▶ [Document extract]:
== == ==
# SQUEEGEE NOISE @ BACK WHEELS



## baba (Jul 12, 2006)

HELP. I HAVE A 2003 MAX WITH ABOUT 70,000 MILES. JUST YESTERDAY, I START TO HEAR A FUNNY SQUEEK SOUND AT THE REAL WHEELS. I CHECKED THE PADS & THEY ARE FINE. I WENT TO THE MECHANIC, HE TOLD ME THAT THE PADS ARE STILL ALRIGHT & NEED NOT BE TOO PANICKY. HE TOLD ME THAT A SENSOR ATTACHED IS JUST LETTING ME KNOW THAT I WILL SOON NEED SOME NEW PADS. 
WHAT CAN I DO TO STOP THIS ANNOYING NOISE?
OR SHOULD I GO AHEAD AND CHANGE THEN NOW OR YOUR SUGGESTIONS? 
THANKS
:newbie:


----------



## Jeff (Oct 17, 2002)

The 'warning guard' is there for a reason...perhaps they are a little premature and squealing too early but you really _should_ change them soon.

There's really nothing like the sound of worn down-to-the-metal pads scraping on your poor rotors.


----------



## baba (Jul 12, 2006)

Thanks. The pads are changed and the car is alright now. The noise is gone


----------
== == ==
▶ [What the task asks]:
Translate this sentence from the brake noise thread into Spanish: "There's really nothing like the sound of worn down-to-the-metal pads scraping on your poor rotors."

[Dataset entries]
== == ==
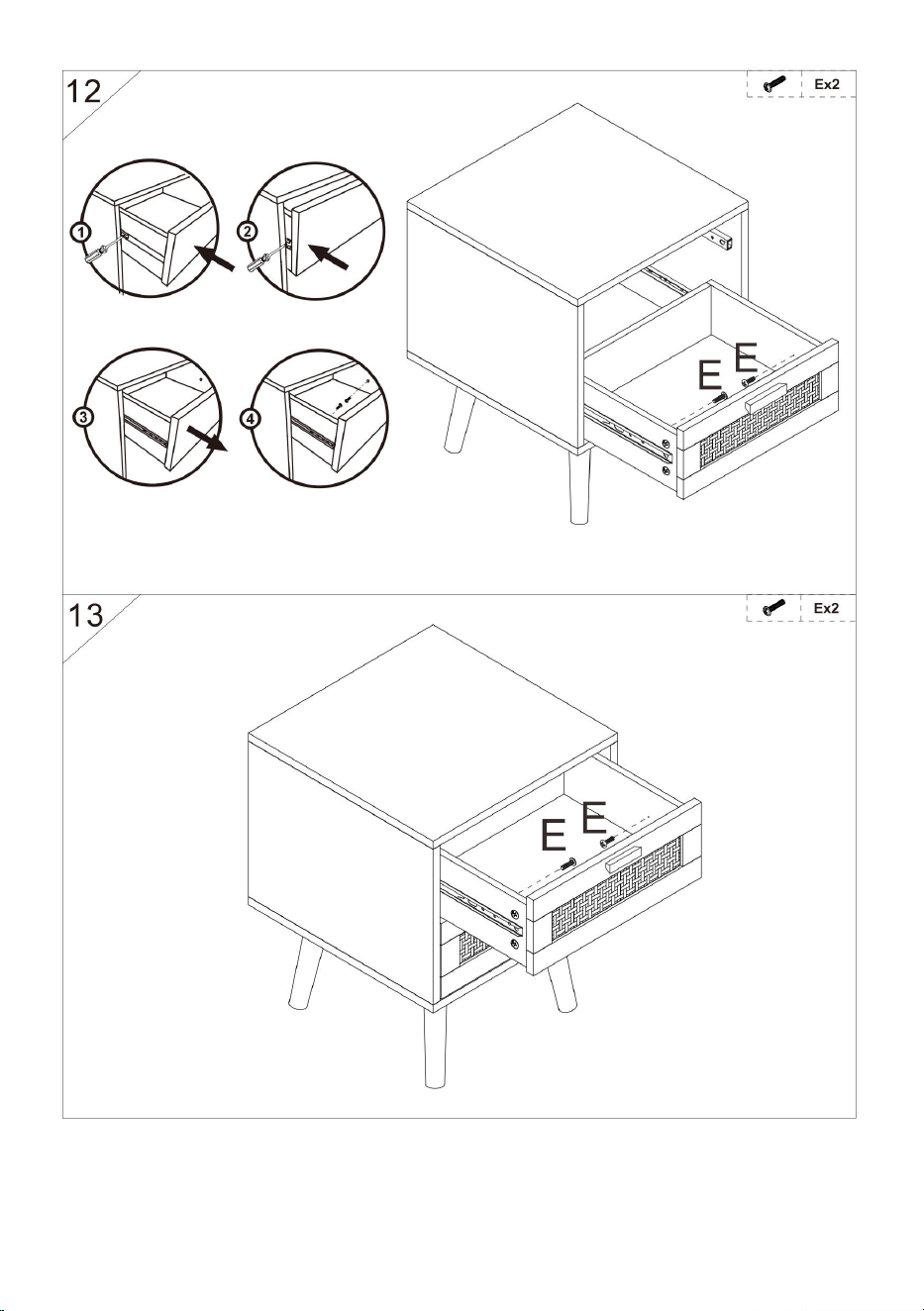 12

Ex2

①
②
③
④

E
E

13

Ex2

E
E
== == ==
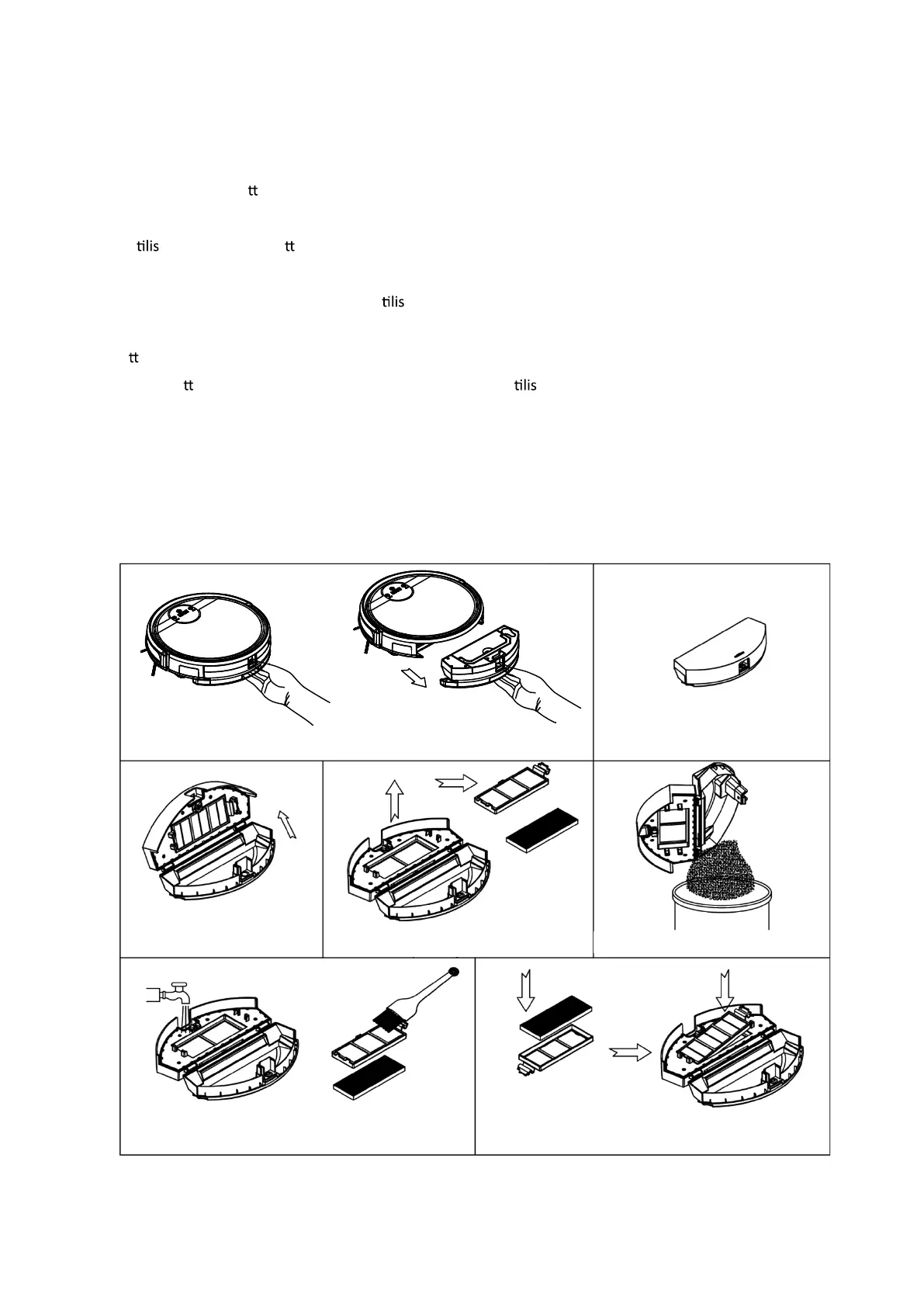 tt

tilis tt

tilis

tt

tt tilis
== == ==
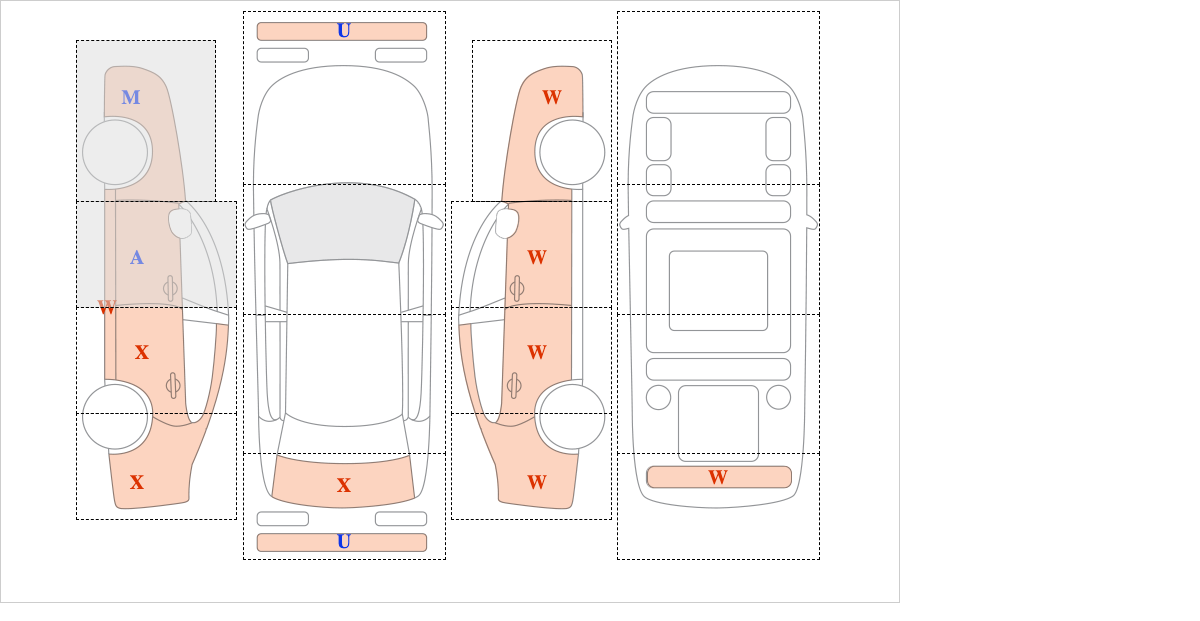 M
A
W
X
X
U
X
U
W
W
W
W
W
== == ==
▶ [Result of this exercise]:
Realmente no hay nada como el sonido de unas pastillas gastadas hasta el metal raspando tus pobres discos.